(PARTS OF THE EXERCISE):
A – According to the VPC networking notes, what instance type was used for the measurements?
B – List every setup named in the "What" column of the latency table in the VPC networking notes.
C – Reproduce everything in the VPC networking notes from "VPC Peering $0" down to "to something higher.".

--- start of SUPPLIED TEXT ---

VPC NLB PrivateLink setup
- netperf uses two separate connections/ports for control plane and data plane
- So one must setup 2 listeners in NLB, one for control plane at port 12865 and another one for data plane at port 1234
c5n.xlarge machines were used
AZIDs were used (i.e., not AZ names since it will vary account to account) to consistently identity physical AZs

What	Intra AZ latency (p99)¹	Inter AZ latency (p99)²	Comment
Single VPC	85 µs	640 µs	Baseline
Subnet Sharing	88 µs	550 µs	~= Baseline
Peering	86 µs	595 µs	~= Baseline
TransitGateway	463 µs	970 µs	~= 300 µs overhead
PrivateLink	654 µs	1215 µs³	~= 600 µs overhead

¹use1-az1 <==> use1-az1 ²use1-az1 <==> use1-az2 ³[use1-az1 <==> use1-az2] <==> [use1-az2]

AWS network transfer cost for 100TB (~2020 in us-east-1)
Setup detail
- us-east-1 region
- 100TB of data transfer per month (ingress + egress)
- ALB/NLB: 1000 connections per minute with 120 secs of connection duration
- 3 AZs
- Cost: based on AWS Calculator
- Assumed to have zone aware routing to minimize the Inter-AZ transfer costs
What Monthly Cost

VPC Subnet Sharing $0

VPC Peering $0 ¹

VPC PrivateLink $1645 ²

Transit Gateway $4127

¹No additional cost for vpc peering, see here ²Cost of NLB + Cost of VPC Service Endpoint: $600 + $1045

Connection tracking

Linux conntrack may be enabled indirectly under different scenarios (when using some kind of NAT, or iptable-based load balancing, when using Kubernetes ClusterIP service type, etc.). When enabled/used, each connection is tracked using something called conntrack table in the Linux kernel. This table has a limited size (usually calculated based on RAM size), so based on the traffic needs, one may want to adjust the value accordingly to something higher.

--- end of SUPPLIED TEXT ---
--- start of RECORDS SUPPLIED ---

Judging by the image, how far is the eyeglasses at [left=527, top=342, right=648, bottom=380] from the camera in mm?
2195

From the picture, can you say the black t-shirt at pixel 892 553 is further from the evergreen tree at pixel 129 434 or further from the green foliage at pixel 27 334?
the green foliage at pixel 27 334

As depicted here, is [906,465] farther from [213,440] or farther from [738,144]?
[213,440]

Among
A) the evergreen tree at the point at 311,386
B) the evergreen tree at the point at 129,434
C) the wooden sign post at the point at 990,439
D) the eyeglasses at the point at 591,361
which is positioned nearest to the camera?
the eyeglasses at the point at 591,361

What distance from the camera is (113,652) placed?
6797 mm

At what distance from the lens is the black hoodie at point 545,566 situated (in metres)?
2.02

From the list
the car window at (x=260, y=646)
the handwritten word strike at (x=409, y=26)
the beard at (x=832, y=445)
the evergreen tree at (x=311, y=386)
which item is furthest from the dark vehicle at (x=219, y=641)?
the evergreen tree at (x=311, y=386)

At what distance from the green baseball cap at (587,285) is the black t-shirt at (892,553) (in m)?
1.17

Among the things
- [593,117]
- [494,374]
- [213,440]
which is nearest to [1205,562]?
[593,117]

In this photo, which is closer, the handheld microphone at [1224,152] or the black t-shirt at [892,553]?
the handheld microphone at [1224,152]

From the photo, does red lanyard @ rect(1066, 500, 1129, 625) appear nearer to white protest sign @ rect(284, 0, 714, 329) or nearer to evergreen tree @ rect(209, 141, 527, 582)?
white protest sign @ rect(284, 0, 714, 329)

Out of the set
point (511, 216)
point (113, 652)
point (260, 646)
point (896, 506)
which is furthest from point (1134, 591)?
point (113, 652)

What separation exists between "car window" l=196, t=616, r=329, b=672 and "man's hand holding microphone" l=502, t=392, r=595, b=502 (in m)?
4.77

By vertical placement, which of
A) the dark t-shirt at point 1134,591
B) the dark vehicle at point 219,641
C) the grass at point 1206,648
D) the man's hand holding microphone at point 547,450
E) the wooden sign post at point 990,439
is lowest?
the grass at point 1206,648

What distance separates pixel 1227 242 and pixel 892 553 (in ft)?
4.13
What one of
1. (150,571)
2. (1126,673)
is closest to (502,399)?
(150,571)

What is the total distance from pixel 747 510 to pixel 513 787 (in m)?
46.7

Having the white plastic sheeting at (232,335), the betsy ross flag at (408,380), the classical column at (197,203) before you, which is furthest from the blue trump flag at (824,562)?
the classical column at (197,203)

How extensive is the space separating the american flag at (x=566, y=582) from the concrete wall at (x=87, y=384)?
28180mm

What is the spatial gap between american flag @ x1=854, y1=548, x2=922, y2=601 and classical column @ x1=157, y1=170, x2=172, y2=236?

--- end of RECORDS SUPPLIED ---

(SOLVED TASKS):
A – c5n.xlarge

B – Single VPC, Subnet Sharing, Peering, TransitGateway, PrivateLink

C –
VPC Peering $0 ¹

VPC PrivateLink $1645 ²

Transit Gateway $4127

¹No additional cost for vpc peering, see here ²Cost of NLB + Cost of VPC Service Endpoint: $600 + $1045

Connection tracking

Linux conntrack may be enabled indirectly under different scenarios (when using some kind of NAT, or iptable-based load balancing, when using Kubernetes ClusterIP service type, etc.). When enabled/used, each connection is tracked using something called conntrack table in the Linux kernel. This table has a limited size (usually calculated based on RAM size), so based on the traffic needs, one may want to adjust the value accordingly to something higher.